Brazil serves as a clear example of how criminal acts, such as corruption, represent a threat to Amazonia's preservation, with personal interests prevailing over the common good. This worrying issue will probably remain if corruption continues to occur in this context of generalized impunity, with relevant institutions endorsing this negative behavior and neglecting their role in protecting Amazonia. The rainforest is being burned, polluted with oil, damaged permanently with toxic waste and progressively degraded by extractive industries. The most biodiverse natural reserve and the most significant source of oxygen of the world are dying before our eyes. At this pace, it is just a matter of very very short time before it is gone forever.
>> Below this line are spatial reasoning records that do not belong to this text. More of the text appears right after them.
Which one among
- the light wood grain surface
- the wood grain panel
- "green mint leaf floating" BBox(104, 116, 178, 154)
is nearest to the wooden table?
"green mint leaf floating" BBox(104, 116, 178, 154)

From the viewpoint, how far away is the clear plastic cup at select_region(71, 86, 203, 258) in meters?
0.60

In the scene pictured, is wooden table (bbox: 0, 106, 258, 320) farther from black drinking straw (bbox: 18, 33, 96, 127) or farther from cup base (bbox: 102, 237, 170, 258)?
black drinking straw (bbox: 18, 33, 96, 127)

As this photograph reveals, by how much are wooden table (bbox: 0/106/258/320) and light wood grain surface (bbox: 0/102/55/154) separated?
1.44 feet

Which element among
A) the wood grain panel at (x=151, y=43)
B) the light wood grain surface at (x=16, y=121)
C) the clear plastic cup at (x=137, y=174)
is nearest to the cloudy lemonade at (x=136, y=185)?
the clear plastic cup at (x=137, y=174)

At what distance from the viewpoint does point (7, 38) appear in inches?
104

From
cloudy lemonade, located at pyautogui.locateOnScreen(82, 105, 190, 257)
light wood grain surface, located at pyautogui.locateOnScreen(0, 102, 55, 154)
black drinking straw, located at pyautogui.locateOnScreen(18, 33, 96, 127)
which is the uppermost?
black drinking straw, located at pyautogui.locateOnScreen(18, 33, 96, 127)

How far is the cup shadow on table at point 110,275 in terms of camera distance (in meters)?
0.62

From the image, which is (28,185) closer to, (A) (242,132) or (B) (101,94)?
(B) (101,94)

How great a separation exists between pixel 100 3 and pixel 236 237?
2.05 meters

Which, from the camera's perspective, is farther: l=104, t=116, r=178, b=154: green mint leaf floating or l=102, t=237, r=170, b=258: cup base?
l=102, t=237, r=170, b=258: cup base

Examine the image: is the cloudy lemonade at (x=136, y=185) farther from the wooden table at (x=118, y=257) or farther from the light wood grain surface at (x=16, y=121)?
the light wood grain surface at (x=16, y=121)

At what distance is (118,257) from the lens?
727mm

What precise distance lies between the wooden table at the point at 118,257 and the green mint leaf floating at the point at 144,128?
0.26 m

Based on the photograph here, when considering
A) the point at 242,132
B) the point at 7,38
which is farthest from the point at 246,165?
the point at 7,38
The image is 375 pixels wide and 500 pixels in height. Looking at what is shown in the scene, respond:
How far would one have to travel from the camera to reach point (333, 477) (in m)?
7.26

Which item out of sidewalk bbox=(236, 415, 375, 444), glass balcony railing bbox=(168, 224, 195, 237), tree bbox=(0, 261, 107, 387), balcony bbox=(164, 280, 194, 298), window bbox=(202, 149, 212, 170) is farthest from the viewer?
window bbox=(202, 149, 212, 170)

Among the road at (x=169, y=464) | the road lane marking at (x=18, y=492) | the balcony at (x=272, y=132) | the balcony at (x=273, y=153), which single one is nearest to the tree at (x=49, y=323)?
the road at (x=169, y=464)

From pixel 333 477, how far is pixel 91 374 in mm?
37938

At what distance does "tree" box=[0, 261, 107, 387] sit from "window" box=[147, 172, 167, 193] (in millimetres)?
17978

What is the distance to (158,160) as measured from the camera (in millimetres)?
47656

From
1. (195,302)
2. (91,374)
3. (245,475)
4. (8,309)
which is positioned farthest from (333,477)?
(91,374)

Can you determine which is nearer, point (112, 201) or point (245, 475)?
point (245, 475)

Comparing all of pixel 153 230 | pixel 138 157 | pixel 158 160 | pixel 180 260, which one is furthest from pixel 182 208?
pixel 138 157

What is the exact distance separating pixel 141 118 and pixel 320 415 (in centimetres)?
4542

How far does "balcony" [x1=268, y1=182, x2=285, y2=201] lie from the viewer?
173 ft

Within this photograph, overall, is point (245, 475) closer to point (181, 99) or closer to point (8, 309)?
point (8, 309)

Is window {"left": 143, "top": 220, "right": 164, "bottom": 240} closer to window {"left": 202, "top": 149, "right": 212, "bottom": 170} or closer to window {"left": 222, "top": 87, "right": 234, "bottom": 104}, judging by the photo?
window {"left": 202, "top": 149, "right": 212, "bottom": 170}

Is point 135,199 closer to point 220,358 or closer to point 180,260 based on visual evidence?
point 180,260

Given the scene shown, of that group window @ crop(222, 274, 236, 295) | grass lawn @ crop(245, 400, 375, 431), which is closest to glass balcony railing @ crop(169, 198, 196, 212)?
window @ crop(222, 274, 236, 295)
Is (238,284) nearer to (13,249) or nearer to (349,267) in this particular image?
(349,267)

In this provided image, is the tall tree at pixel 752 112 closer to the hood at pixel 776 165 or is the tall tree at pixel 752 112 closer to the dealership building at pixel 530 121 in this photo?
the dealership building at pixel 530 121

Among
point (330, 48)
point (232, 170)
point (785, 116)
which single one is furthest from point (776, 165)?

On the other hand, the lack of law enforcement, the rampant impunity and the declared interest of the Brazilian Government to perpetuate colonisation compromises the very existence of Amazonian inhabitants. The indigenous population of the rainforest has historically been dispossessed from their cultural heritage and ancestral territories. These actions have been justified by the need of "natural resources" derived from their lands. Brazil’s current policies are perpetuating these practices by systematically depriving indigenous peoples of their territory and the preservation of their culture under the excuse of integrating them into the project of progress and development. The deforestation of Amazonia is a human rights, humanitarian and environmental problem that is driven by an unsustainable colonialist model.
The Amazon rainforest belongs to the indigenous peoples who live there, every country that has jurisdiction over that territory and humanity as a whole. As a citizen of this world, I am obliged to express my concern for its future. To safeguard that future, we must end impunity and achieve justice for violations of the forest and its people. We are currently facing a global pandemic that has challenged our capacity of collaborating with others, unveiling our weaknesses and most profound mistakes. At the same time, experts are saying Amazonia could face the worst season of deforestation and fires in its history. These terrible omens require commitment, political responsibility, empathy, and accountability for them not to become a reality.
It takes a sustained commitment from the Governments of Brazil, Colombia, Ecuador, Peru, Bolivia, Venezuela, Guyana, Suriname, and French Guiana, as well as from the international community and civil society to join the cause. I personally commit myself to this cause, not only by raising my voice but also by making an economic contribution. I invite everyone to donate to the Amazonia Emergency Fund, of which the organisation No Peace Without Justice (NPWJ) is a member of the Founding Solidarity Circle. I am grateful for all the brilliant initiatives that have shown a strong commitment to stopping the deforestation and violations. Actions like the one carried out by Artists United for Amazonia are genuinely inspiring and necessary for achieving our final goal. Each of us can make contributions depending on our own circumstances, so I encourage everyone to be part of this much needed change.
Everyone's testimony and actions serve to awaken our responsibility as human beings. The time to join forces is now. Defense of Amazonia and its inhabitants is not a responsibility we should start living up to tomorrow. We are linked to nature because we are part of it and we must never forget that burning the Amazon is ultimately burning us all.